How does one stay motivated? I find it really hard sometimes to be motivated to do anything, especially recently with this Poland trip coming up, I just feel like I’m “killing time”. I’m not sure if I will really feel like I’m moving until I’m leaving on that jet plane. I know I need to get motivated soon though, because I have a lot to take care of before I leave. I think my problem right now is that I’m looking too closely at the future instead of right now. Right now I need to print up support letters, and thank you letters, I need to investigate health insurance while I’m in Poland, I need to email the missionaries there with an update on my finances and ask a few questions, I need to talk to people at my church, I’ve got a lot to do. But I also have school, campus crusade, looking for a new roommate, and work to worry about in the mean time, that, you would think, would keep me motivated, but it doesn’t. I’m a fairly independent person so I think that I can do it without much help from others, which in reality is not true at all. I guess I really need to focus on my patience, I need some big time.

On another topic?

How do you become comfortable around people who, for some un-apparent reason, you just feel awkward talking to?

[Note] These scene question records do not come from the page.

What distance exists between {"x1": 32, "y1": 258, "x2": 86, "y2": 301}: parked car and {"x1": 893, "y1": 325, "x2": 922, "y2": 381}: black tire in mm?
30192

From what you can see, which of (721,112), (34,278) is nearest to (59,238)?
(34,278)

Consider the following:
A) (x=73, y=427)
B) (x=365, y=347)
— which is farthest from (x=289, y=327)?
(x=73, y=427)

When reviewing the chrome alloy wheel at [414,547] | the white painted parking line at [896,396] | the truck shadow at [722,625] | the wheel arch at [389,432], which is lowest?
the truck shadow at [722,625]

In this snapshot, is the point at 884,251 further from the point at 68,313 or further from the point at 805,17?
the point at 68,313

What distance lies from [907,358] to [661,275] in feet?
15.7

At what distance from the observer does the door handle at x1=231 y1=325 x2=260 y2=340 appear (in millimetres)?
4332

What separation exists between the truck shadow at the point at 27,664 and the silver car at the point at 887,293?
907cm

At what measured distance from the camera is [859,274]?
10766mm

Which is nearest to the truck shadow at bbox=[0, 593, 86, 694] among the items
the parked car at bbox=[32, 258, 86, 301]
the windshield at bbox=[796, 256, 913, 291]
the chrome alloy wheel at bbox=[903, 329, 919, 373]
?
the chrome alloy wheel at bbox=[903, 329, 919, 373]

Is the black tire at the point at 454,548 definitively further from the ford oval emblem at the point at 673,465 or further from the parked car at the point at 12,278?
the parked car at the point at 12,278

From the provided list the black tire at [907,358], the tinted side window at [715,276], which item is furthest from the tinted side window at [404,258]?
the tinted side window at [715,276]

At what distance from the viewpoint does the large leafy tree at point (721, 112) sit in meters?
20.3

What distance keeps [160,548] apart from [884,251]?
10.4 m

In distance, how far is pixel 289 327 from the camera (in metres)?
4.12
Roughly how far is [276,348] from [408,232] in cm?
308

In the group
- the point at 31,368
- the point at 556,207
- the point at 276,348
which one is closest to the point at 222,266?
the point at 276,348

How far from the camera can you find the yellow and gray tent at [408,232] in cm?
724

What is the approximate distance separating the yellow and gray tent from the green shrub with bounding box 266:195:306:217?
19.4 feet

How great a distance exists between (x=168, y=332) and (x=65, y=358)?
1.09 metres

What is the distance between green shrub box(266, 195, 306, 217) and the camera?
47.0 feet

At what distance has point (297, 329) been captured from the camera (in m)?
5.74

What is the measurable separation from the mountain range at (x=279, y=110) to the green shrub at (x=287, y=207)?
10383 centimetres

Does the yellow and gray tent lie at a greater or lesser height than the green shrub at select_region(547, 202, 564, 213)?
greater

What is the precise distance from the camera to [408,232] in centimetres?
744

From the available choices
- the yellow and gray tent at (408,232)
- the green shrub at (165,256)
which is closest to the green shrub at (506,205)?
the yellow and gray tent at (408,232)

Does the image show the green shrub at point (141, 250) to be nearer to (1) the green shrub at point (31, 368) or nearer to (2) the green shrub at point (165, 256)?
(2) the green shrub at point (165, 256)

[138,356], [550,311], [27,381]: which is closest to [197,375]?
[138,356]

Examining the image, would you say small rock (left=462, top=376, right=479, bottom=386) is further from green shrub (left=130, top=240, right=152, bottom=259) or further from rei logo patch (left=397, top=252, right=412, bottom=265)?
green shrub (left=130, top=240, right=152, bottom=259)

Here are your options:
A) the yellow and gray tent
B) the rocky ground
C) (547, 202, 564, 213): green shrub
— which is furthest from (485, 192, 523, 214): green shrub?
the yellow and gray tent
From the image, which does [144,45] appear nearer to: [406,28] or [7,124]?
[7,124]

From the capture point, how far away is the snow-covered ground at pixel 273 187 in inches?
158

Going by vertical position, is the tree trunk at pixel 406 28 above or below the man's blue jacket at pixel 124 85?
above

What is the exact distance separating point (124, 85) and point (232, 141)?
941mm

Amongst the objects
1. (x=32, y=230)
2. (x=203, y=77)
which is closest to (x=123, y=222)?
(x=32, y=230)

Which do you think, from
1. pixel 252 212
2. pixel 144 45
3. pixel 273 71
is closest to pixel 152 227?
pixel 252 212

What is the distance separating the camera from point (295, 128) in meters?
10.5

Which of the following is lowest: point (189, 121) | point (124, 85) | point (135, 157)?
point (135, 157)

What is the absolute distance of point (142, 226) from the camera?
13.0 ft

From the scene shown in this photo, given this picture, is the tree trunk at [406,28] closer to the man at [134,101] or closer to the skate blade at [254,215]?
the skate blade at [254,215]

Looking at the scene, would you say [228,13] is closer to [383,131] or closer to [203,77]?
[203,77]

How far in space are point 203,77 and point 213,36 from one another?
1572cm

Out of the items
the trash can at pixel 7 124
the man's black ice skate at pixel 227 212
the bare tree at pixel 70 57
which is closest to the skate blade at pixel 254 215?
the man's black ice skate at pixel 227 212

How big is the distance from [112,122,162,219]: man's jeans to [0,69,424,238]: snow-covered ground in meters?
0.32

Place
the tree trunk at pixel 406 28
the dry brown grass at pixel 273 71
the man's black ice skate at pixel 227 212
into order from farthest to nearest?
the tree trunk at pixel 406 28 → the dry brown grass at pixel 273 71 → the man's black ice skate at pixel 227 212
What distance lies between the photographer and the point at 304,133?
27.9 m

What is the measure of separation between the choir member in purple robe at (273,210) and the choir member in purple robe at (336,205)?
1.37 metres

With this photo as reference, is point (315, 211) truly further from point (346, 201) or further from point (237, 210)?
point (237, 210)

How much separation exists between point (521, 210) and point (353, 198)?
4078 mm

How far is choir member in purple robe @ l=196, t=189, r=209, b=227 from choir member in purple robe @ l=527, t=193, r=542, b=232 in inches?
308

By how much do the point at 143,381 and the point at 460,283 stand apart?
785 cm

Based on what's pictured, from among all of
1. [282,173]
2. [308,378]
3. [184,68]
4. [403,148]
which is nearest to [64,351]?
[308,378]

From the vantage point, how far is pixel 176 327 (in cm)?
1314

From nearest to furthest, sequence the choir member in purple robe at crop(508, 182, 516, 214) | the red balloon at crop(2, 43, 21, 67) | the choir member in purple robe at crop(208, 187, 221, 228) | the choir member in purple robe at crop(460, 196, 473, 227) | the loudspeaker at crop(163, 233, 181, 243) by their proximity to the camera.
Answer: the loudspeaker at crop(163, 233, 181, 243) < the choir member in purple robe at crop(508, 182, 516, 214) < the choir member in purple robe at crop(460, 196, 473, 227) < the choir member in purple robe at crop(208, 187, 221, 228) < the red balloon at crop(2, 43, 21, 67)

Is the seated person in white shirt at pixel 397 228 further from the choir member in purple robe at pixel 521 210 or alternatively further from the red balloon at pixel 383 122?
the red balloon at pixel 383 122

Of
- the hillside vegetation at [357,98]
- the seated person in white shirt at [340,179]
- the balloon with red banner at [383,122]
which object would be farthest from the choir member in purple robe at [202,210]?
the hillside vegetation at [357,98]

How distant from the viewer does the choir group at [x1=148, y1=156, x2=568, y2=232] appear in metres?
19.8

I sometimes have a hard time feeling comfortable around other people who are physically taller and bigger than myself? I don’t show it, but I never feel like I’m talking normal to them, like I need to somehow prove my self. Now of course I’m referring to actual people in my life, but names wouldn’t do anything, so I’m leaving them out. I guess some people just make me feel like they are watching every move I make, every step I take, and criticizing it, I usually don’t have any problem with this, except that in this case I don’t know what they are thinking? The great thing is, these people are offering all kinds of help to me, so that’s great, I just need to realize that I do need help, and I can use it. Be thankful Travis, be grateful!

By the way it is day 3 of not falling, this is a winning streak for me as of lately!

PS. I will be camping this weekend, so I probably won’t be bloggin until Sunday afternoon or evening. Have a great weekend!